%%

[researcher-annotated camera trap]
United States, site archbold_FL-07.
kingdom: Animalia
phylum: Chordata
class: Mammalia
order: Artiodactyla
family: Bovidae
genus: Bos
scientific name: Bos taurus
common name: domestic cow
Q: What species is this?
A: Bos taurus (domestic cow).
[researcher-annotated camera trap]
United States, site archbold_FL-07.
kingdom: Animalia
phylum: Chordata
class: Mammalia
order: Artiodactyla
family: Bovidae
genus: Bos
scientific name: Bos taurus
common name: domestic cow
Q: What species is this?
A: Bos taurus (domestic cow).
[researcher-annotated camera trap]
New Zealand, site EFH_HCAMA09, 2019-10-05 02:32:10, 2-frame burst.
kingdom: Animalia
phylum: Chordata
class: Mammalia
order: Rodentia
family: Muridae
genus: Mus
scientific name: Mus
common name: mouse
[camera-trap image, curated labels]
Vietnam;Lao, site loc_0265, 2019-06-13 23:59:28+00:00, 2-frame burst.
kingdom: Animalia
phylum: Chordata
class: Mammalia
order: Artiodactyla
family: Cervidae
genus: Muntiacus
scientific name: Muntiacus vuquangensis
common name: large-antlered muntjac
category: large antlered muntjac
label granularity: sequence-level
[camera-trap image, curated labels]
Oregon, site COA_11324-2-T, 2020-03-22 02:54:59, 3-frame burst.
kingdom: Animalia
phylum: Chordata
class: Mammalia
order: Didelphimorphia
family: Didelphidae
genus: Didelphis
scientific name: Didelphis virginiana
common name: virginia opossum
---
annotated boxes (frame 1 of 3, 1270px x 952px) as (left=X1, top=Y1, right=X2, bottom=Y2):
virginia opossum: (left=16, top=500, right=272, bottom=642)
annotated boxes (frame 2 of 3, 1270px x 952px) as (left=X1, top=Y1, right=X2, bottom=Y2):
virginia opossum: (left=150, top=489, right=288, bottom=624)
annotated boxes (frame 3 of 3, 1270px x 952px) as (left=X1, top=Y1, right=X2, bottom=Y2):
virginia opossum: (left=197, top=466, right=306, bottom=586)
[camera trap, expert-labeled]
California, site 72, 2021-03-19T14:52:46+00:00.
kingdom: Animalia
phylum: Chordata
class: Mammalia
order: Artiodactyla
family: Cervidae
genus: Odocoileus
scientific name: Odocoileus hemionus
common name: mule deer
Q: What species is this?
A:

%%

TASK STATEMENT: Say how many lines in the data include the string "scientific", giving the number alone.

ANSWER AREA: 6